Since Kinetica is designed to work with big data sets, a mechanism, multi-head ingest, is provided to allow for fast data ingestion. Most Kinetica interactions are done through the single head node, and from there, parcelled out to the rest of the Kinetica cluster. However, multi-head ingest allows insertion of data through transactions with cluster nodes directly, bypassing the head node, and improving ingestion performance.
To fully utilize multi-head ingest, the ingestion process should use a
multinode parallel processing framework, such as MapReduce, Storm, or
Spark. As data is divided up and flows through the processing nodes, a
Kinetica BulkIngest
object can be instantiated in each node to push data
to the proper Kinetica cluster node. This greatly increases the speed of
ingestion by both parallelizing the ingestion process and spreading the network
traffic across multiple nodes.
All the functionality for this is encapsulated into the BulkInserter
object.
To do multi-head ingest, a WorkerList
needs to be created for the
BulkInserter
to use, one entry for each node/process. This list can be
autopopulated simply by passing a GPUdb
object to the BulkInserter
,
which will then retrieve the list of available cluster nodes from Kinetica
itself. Below is a code snippet showing this:
BulkInserter.WorkerList workers = new BulkInserter.WorkerList(gpudb);
bulkInserter = new BulkInserter<T>(gpudb, tableName, type, bulkThreshold, null, workers);
In order for the Kinetica cluster nodes to receive data directly, the
configuration on each node needs to be updated to allow the incoming HTTP
requests that carry the data. The /opt/gpudb/core/etc/gpudb.conf
file needs to
have the following property set:
# Enable worker HTTP servers, each process runs its own server for direct ingest.
enable_worker_http_servers = true
The following is a code block that demonstrates the use of the BulkInserter
for ingesting data.
// Create a bulk inserter for batch data ingestion
BulkInserter<MyType> bulkInserter = new BulkInserter<MyType>(gpudb, tableName, type, batchSize, null);
// Generate data to be inserted into the table, automatically inserting
// records whenever the batchSize limit is reached
for (int i = 0; i < numRecords; i++)
{
MyType record = new MyType();
record.put( 0, (i + 0.1) ); // col1
record.put( 1, ("string " + String.valueOf( i ) ) ); // col2
record.put( 2, "Group 1" ); // group_id
bulkInserter.insert( record );
}
// To ensure all records are inserted, flush the bulk inserter object.
bulkInserter.flush();
If the Kinetica nodes have multiple IP addresses on each server (for
example, internal and external IP addresses), use either of the following
constructors, specifying the IP addresses to use. Otherwise, the
BulkInserter
might try to communicate with Kinetica through IP
addresses it cannot reach:
BulkInserter.WorkerList(GPUdb gpudb, Pattern ipRegex)

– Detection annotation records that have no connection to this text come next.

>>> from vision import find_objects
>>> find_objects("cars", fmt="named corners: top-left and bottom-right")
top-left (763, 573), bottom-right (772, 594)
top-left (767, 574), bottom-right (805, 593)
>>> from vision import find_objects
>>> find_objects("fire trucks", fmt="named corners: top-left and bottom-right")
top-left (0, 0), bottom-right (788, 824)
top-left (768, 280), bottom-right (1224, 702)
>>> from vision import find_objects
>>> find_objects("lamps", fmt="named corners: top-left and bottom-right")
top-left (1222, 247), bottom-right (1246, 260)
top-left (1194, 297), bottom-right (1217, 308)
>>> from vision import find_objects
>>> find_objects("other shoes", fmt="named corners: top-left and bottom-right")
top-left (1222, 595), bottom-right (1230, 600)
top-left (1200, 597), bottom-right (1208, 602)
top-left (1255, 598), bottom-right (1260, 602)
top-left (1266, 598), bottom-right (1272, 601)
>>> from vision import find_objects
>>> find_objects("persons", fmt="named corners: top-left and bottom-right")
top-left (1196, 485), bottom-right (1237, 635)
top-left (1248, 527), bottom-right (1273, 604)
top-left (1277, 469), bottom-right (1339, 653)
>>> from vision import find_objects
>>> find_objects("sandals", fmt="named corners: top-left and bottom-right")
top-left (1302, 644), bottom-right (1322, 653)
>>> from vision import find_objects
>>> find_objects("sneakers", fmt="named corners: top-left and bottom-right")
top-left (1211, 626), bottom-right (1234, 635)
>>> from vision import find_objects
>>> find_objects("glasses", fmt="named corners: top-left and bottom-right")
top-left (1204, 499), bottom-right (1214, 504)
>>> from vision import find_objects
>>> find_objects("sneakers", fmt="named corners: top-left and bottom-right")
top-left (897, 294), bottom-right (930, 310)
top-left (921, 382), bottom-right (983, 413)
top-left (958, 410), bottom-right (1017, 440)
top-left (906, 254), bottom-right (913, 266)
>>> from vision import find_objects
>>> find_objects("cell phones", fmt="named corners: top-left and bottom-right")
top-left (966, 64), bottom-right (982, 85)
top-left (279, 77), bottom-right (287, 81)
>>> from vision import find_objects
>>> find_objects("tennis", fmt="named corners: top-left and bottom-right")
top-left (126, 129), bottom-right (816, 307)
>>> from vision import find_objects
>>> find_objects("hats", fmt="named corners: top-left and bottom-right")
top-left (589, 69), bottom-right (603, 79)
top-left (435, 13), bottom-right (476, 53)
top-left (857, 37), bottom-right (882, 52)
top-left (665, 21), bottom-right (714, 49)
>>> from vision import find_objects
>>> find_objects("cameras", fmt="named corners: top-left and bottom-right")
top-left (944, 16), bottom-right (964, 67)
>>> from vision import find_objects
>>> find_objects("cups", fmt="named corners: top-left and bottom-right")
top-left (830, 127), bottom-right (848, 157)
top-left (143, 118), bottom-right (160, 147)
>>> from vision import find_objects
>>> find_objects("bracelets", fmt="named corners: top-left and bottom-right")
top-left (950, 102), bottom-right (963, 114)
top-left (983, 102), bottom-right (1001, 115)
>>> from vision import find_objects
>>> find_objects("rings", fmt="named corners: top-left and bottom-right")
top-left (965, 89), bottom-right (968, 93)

BulkInserter.WorkerList(GPUdb gpudb, String ipPrefix)
There is a conflict between the version of Avro used by Kinetica and the one used by MapReduce. This conflict can be overcome by using the Maven shade plug-in with the relocation tag:
<relocation>
<pattern>org.apache.avro</pattern>
<shadedPattern>org.shaded.apache.avro</shadedPattern>
</relocation>